We all go through transformations in our teens, though perhaps none quite as severe as Carlos Martinez. Signed by the Boston Red Sox in 2009, Martinez was known as Carlos Matias and was a shortstop prospect. When his identity was questioned, the deal was voided but he reinvented himself as a pitcher, showing enough potential that the St. Louis Cardinals signed him for over $1 million in 2010. His first attempt at full-season ball in 2011 was a success as the Cardinals let his talent dictate his pace and he earned a promotion to Hi-A Palm Beach.
2012 brought confirmation for both the believers and non-believers alike on Martinez, as he recorded a sparkling 2.93 ERA across Hi-A and Double-A over 104.1 IP, with 92 strikeouts against only 32 walks. For the non-believers there was shoulder tendinitis that cost him a month on the field and played into concerns on how his height and frame will hold up over a full season. Martinez was dominant at Hi-A, overpowering hitters with his plus-plus fastball, racking up a K/9 over 9 and limiting his BB/9 to under 3. Upon his promotion to Double-A (and return from injury) there was a significant drop off in Martinez's strikeout rate, but that was balanced but a massive bump in his GB/FB rate. There were reports that Martinez fell in love with his two-seam fastball, eschewing the pitch that put him on the map (four-seamer). While his control remained the same with a nearly identical walk rate, Martinez's increased usage of his two-seam fastball led to a jump in his GB/FB from 1.62 in Hi-A to an astonishing 3.92 in Double-A. If Martinez can generate anywhere near that many groundballs, his strikeout rate is practically inconsequential to his success. While the decline in K/9 as he has climbed up the minor league ladder is concerning, I think 2013 should tell us a lot. Martinez has more than enough stuff to miss bats, but can rely too heavily on his two-seamer. If the groundball rate reverts to something more normal (likely due to his height/different pitch selection), we should see a rise in strikeout rate as well.
While he loves his two-seam fastball, Martinez's bread and butter pitch is the four-seam fastball that sits in the upper 90s and can touch 100+MPH. As I mentioned in the St. Louis Cardinals Minor League Keeper Thoughts, Martinez's has two secondary pitches that both flash plus. He throws a curveball that arrives in the low 80s that can be a put-away pitch featuring two-plane break when it's on. His change up features nice fade when it's right, though he can overthrow it and flatten it out. He also needs to be mindful just how good his fastball is, as he can do hitters a favor by feeding them a pitch they have a chance at catching up to. Due to his height, Martinez can have issues with plane, though that is partially offset by his ability to pitch up in the zone without fear of hitters catching his blazing fastball. Martinez has also struggled with showing the ball to the hitter during his windup, though the Cardinals have worked to add deception to his delivery, and they have seen some improvement in that area. The big concern as far as investing in Martinez for fantasy purposes go is that he will end up as a reliever. In this respect, he's relatively high floor, as if he can't hold up physically as a starter, Martinez could be one of the top 3 relievers in baseball. He's got a #2 starter arsenal, and should see it tick up in relief stints. I'm optimistic that Martinez will be durable enough to be a #2 starter, but he's one of my favorite prospects because even falling short of that will leave him plenty valuable to the Cardinals and prospect owners alike.

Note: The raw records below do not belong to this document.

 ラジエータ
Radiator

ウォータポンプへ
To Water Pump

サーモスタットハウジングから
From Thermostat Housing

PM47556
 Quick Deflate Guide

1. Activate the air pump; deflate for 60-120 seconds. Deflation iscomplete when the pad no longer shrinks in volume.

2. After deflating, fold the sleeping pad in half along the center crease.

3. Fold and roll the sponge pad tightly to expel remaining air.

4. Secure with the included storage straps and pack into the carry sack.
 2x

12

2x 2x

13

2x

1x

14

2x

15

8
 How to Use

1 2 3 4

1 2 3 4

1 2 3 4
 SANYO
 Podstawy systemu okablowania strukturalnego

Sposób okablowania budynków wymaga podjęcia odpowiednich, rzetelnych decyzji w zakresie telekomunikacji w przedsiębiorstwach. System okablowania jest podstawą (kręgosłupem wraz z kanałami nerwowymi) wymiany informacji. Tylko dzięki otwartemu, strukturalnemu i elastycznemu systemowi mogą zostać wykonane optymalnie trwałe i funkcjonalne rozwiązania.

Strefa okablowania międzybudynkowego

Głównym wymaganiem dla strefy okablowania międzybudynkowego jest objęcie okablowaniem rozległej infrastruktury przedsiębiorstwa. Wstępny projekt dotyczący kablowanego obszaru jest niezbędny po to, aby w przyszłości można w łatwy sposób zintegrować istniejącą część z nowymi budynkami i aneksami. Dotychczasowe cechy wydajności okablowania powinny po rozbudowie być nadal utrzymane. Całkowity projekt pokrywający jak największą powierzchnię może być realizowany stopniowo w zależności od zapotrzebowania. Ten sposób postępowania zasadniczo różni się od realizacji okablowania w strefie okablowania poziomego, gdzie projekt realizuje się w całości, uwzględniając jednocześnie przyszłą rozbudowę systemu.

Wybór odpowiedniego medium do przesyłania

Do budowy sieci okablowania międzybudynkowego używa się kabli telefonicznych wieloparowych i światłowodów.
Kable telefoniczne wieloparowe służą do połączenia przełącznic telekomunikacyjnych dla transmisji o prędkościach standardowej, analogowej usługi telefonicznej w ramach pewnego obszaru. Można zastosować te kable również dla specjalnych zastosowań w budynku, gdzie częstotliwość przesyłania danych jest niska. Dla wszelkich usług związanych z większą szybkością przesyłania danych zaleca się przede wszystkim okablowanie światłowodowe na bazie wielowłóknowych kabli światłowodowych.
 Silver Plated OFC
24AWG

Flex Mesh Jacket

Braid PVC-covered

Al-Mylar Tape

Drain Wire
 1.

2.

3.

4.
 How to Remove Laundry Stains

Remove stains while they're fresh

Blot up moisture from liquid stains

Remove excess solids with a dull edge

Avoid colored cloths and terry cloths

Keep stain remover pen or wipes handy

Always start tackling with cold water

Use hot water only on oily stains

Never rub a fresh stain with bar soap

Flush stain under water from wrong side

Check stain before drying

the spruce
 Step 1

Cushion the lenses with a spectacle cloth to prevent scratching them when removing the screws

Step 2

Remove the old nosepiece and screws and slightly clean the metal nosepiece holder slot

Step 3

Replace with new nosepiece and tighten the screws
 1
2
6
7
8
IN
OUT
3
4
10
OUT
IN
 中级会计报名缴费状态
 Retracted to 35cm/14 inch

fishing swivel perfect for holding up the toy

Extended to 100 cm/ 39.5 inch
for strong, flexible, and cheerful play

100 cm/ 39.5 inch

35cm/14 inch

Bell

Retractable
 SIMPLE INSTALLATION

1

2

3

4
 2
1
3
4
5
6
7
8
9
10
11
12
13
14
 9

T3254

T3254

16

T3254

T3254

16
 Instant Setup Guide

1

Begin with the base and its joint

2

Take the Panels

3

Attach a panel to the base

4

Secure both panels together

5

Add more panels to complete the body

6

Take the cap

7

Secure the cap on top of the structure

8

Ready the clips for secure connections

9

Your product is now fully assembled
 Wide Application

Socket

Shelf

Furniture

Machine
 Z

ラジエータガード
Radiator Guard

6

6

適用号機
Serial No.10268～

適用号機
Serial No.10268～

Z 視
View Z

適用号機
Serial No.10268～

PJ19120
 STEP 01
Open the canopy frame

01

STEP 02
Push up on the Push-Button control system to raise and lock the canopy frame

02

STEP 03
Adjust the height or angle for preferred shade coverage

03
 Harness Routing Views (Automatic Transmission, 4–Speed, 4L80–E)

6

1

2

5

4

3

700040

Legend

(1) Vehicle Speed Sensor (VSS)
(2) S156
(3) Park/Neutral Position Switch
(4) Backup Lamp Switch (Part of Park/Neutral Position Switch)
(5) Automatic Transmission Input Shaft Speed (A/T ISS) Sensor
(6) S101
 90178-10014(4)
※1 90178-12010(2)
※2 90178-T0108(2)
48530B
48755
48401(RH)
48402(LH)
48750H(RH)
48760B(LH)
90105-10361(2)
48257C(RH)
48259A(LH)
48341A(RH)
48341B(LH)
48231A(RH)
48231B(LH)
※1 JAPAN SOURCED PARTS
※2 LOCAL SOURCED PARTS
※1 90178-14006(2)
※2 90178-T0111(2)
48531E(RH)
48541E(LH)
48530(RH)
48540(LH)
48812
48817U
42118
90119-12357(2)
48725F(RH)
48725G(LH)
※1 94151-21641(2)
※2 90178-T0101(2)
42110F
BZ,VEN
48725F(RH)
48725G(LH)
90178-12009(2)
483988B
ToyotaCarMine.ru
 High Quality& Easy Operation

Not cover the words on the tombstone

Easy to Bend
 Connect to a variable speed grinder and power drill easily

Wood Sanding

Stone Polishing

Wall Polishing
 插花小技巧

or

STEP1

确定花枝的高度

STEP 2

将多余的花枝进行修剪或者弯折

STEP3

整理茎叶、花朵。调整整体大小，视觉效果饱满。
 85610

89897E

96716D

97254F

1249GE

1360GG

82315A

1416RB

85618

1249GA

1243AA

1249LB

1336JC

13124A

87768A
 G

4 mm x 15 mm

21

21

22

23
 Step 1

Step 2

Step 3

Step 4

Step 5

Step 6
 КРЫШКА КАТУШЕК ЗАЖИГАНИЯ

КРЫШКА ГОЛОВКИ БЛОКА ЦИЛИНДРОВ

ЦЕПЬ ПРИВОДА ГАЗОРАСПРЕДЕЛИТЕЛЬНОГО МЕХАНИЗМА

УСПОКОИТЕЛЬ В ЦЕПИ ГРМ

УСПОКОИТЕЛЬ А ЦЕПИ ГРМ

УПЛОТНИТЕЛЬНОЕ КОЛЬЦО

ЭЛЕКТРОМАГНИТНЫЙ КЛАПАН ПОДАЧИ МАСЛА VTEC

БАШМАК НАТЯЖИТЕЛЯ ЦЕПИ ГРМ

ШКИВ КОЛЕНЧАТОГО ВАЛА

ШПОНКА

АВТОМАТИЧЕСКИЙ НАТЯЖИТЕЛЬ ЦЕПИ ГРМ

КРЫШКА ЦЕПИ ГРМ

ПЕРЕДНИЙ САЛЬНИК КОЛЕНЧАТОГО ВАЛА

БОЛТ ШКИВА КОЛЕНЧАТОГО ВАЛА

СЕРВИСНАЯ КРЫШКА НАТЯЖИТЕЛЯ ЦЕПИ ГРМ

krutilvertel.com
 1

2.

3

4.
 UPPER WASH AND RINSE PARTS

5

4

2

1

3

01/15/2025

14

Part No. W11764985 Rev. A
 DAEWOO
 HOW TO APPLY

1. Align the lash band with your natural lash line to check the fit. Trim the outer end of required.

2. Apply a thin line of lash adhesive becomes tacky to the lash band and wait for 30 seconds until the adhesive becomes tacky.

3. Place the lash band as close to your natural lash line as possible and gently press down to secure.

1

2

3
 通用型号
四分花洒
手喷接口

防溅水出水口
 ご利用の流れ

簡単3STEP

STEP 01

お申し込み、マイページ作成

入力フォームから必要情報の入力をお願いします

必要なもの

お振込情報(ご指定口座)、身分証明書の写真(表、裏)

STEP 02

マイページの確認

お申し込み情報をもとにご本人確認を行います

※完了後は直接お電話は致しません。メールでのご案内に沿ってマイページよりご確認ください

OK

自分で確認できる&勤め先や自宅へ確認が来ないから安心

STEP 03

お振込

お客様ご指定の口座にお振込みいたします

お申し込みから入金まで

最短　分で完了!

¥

With 14 starts under his belt at Double-A Springfield, Martinez might not be long for the level in 2013. A cup of coffee in the major leagues isn't out of the question for Martinez, though unfortunately for him he is on a team that is well-prepared to deal with depth issues without prematurely calling up one of their top prospects. That's better for his development curve than it is for fantasy owners, as Martinez could probably have some success based on stuff alone. I would expect around 1/3-1/2 of a season at Double-A with the rest in Triple-A. How he does there will affect his status going into the 2014 season. Given his ceiling and floor, Martinez is one of my favorite prospects and is a strong buy in my opinion. There's also a chance someone who owns him is concerned about his durability. If you can convince them to sell, you'll be glad you did.